An interesting 'hmmmm... could be thought' I had a few minutes ago is it might not even be Google. It could be a cache malfunctioning and serving the wrong date information to GBot which would mean Google is handling it correctly on their end, and there's nothing they can do even though it's messing with their results so they just have to shrug and wait or offer to fix the malfunctioning cache...
|I may be wrong but it looks to me that the very fact that G* uses the time tag implies to the user that the fresher the better yet in most areas outside news delivery it's a wrong assumption. |
If you read the patent application the method is a situational application and they compare the use of stale or fresh results to user clicks and then build the 'freshness factor' from queries from there.

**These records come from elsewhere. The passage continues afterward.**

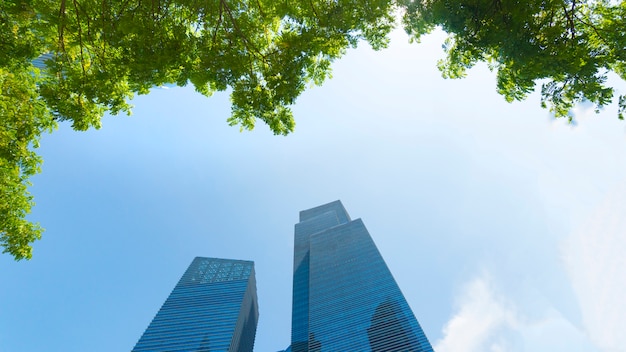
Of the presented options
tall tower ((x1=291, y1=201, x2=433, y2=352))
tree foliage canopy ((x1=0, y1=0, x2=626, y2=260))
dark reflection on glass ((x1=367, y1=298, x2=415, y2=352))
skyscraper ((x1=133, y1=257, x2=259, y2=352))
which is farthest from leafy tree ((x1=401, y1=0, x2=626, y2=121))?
skyscraper ((x1=133, y1=257, x2=259, y2=352))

Also, 'freshness' is partially determined by the links to a page, the 'freshness' of those links, and the 'freshness' of the page containing each link, so it's possible to have a page that hasn't been updated for a year still be determined to be fresh.
If people think 'fresh' means 'new' or 'recently updated' that's not exactly the case.
Edited: Adjusted my guess upon re-reading prior posts.
@ 1script... LOL on the 'knowing about how tough it is to find an issue some times'. Last night what prompted me to take a break and post for a bit was the 15 minutes it took to find the issue in a 150 line script that checks and sets information. (It's basically a big if elseif.) You know one of those ones you use to do something AJAXY on a page and you have to constantly 'refresh' or 'reset' the page to get the error so you can try to figure out where it is in the PHP, and you only get it once in a while, and it worked a few minutes ago, but you found a faster, shorter, better way to do the same thing, so you 'fixed' it... LMAO. Always Fun!
A possiblility in SOME circumstances: date formats in different countries are often confused by software algorithms.
Typically 8/9/10 could be 8th Sept 2010 (UK) 9th Aug 2010 (US) or even 10th of something.
It all depends on where the date is found: in headers it's amost certainly in a predefined format and is correct but within the text it could be anything.
And likely it has nothing to do with this at all. :)